Objective 1 »
In the article on solar storms, what date did Solar Cycle 24 start?
Objective 2 »
Write out the part of the article on solar storms that opens with the words containing "On January 8, 2008, Solar" and closes with "trying to do.".

IBM InfoSphere Streams and the Uppsala University Space Weather Project
In 2006, the International Astronomical Union (IAU) decided Pluto was no longer a planet, but rather that it was a dwarf planet. Then in 2008, the same group decided Pluto was a plutoid instead of a dwarf planet. This year, the IAU met August 3–14 in Brazil, and while at the time of this writing, that hasn't happened yet, Pluto's official title is expected to come up once again.
One of the big problems with Pluto is that we just don't have enough information about it. Apart from some very distant images and behavioral observations, much of our Plutonian information is mathematical guesswork. If we turn our focus to the opposite side of the solar system, however, the dilemma reverses. The amount of information we can gather about the Sun is so great, it's difficult to capture it, much less do anything useful with the data.
On January 8, 2008, Solar Cycle 24 started. Although that might seem insignificant to most people, in about three years, it will be reaching its peak (Figure 1). Solar storms, or space weather, can have a very significant effect on modern society. These invisible outbursts can take out satellites, disrupt electrical grids and shut down radio communications. There is nothing we can do to avoid solar storms; however, early detection would make it possible to minimize the effects. And, that's what researchers at Uppsala University in Sweden are trying to do.

Information supplied »
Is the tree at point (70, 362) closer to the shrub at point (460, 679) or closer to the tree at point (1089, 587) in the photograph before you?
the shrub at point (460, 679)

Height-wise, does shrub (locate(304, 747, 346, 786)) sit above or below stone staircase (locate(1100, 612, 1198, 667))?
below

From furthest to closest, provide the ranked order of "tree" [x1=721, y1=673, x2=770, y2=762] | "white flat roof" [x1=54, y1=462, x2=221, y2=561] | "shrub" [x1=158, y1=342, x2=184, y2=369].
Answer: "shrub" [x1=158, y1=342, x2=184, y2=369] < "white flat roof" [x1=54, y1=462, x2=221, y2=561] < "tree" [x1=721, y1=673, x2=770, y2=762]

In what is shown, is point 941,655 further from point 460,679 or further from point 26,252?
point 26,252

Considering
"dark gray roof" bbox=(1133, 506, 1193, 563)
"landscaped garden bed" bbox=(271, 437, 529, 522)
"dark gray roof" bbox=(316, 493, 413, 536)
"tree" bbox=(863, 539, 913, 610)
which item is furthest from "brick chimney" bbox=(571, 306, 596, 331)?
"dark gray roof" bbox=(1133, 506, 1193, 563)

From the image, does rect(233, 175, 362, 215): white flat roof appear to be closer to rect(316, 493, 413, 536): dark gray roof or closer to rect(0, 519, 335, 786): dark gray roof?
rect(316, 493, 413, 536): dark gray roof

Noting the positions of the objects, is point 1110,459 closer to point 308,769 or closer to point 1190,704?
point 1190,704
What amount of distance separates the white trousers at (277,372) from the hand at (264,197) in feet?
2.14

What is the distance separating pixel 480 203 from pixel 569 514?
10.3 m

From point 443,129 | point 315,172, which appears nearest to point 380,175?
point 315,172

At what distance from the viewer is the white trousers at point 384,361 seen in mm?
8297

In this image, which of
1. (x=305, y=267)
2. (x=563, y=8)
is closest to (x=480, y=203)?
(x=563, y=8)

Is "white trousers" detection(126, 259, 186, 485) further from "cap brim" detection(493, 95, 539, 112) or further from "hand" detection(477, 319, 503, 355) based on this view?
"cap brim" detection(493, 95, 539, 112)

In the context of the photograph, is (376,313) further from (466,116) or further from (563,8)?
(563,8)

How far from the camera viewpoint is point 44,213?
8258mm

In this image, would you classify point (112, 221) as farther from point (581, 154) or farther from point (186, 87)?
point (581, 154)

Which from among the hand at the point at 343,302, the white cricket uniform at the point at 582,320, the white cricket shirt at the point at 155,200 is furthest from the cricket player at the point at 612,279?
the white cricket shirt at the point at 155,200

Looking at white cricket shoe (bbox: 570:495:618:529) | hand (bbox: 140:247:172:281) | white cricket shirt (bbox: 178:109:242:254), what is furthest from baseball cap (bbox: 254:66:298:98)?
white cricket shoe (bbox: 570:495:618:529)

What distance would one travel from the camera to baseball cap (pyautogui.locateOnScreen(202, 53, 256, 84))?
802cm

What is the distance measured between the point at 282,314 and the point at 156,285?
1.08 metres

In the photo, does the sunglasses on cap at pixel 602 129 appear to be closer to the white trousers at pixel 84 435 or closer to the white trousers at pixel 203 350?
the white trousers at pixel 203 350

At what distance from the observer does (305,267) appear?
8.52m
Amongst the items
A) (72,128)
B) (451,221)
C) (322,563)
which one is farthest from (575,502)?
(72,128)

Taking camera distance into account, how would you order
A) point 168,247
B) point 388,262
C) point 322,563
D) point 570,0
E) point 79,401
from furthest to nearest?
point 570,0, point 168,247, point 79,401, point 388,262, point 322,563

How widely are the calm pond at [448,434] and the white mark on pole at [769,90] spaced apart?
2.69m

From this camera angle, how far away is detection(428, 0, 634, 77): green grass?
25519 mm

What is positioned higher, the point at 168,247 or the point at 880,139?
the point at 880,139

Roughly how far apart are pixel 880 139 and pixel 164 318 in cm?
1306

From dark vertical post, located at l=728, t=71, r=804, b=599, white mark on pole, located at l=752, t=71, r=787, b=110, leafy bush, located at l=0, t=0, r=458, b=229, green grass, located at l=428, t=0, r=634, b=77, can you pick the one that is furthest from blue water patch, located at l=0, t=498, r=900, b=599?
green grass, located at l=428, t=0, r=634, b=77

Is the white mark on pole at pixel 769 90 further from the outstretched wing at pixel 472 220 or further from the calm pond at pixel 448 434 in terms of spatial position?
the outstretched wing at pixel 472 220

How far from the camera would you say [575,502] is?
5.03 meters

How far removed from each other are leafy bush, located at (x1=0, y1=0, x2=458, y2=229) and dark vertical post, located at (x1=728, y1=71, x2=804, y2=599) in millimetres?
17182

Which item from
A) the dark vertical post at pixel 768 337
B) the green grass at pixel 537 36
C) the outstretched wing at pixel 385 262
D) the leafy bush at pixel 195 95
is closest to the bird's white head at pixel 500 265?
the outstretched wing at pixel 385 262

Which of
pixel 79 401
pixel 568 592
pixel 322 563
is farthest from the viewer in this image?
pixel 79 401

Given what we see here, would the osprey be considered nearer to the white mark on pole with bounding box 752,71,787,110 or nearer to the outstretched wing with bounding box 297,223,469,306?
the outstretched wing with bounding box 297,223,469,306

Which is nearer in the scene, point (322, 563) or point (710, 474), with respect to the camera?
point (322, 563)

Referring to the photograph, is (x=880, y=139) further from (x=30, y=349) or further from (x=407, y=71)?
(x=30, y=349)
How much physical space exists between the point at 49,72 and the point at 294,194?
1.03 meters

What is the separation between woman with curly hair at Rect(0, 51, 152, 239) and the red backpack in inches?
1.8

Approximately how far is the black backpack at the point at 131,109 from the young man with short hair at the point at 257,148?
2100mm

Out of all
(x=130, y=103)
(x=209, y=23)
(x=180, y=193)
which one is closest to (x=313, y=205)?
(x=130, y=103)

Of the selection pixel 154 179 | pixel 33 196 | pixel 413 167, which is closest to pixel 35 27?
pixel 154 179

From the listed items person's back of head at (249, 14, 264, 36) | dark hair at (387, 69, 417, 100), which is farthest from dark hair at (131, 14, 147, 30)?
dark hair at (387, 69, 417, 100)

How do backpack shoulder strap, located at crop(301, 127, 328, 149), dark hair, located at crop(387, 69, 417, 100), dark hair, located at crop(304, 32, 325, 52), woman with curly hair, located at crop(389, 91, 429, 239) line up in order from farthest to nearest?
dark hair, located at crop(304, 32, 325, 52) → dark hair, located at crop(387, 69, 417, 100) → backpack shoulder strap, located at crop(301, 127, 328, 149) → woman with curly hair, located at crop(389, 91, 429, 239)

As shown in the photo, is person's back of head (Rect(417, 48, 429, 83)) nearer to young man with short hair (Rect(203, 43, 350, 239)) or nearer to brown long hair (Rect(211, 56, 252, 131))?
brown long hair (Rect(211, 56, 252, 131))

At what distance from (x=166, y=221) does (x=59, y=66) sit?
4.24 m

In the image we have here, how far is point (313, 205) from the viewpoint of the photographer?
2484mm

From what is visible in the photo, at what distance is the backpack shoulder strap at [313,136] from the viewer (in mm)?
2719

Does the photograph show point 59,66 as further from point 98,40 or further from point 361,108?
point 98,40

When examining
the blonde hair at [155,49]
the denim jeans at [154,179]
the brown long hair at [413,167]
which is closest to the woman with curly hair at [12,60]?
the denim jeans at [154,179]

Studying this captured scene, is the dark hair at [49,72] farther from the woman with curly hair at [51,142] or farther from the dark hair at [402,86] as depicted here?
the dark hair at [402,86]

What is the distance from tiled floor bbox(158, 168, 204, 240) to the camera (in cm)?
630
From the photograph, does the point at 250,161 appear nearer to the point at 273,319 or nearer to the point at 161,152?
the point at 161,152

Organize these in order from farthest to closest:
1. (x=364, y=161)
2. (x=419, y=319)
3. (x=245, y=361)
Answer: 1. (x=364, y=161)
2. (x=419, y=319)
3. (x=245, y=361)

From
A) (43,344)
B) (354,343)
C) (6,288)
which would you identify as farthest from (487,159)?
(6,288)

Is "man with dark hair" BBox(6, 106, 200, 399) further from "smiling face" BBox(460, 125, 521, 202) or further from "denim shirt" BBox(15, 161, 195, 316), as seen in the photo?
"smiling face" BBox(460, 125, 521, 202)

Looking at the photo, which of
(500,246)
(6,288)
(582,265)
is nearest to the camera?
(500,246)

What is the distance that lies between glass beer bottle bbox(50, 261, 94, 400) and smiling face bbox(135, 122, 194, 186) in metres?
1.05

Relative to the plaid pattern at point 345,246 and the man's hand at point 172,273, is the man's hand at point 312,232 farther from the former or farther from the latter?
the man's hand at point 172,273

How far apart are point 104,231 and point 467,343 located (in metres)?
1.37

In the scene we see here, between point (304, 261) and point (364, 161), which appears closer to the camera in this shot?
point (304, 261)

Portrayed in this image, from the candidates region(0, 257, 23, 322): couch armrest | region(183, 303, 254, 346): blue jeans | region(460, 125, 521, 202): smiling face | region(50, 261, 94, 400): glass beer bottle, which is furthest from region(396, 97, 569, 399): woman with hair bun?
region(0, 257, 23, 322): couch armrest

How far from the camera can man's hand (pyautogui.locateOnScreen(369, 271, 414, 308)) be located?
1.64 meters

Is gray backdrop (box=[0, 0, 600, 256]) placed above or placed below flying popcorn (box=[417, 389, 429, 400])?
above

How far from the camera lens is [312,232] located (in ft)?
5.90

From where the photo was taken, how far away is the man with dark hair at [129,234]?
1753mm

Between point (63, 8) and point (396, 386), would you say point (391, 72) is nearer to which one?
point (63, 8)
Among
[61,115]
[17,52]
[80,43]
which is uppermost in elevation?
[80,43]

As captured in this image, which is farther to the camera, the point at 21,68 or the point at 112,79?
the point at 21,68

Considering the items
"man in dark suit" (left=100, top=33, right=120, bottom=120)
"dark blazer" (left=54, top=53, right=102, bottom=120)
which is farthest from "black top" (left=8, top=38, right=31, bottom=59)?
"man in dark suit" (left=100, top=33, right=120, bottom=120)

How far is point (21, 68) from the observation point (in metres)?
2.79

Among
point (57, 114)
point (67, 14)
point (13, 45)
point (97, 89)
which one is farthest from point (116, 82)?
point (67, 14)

Correct output 1 »
January 8, 2008.

Correct output 2 »
On January 8, 2008, Solar Cycle 24 started. Although that might seem insignificant to most people, in about three years, it will be reaching its peak (Figure 1). Solar storms, or space weather, can have a very significant effect on modern society. These invisible outbursts can take out satellites, disrupt electrical grids and shut down radio communications. There is nothing we can do to avoid solar storms; however, early detection would make it possible to minimize the effects. And, that's what researchers at Uppsala University in Sweden are trying to do.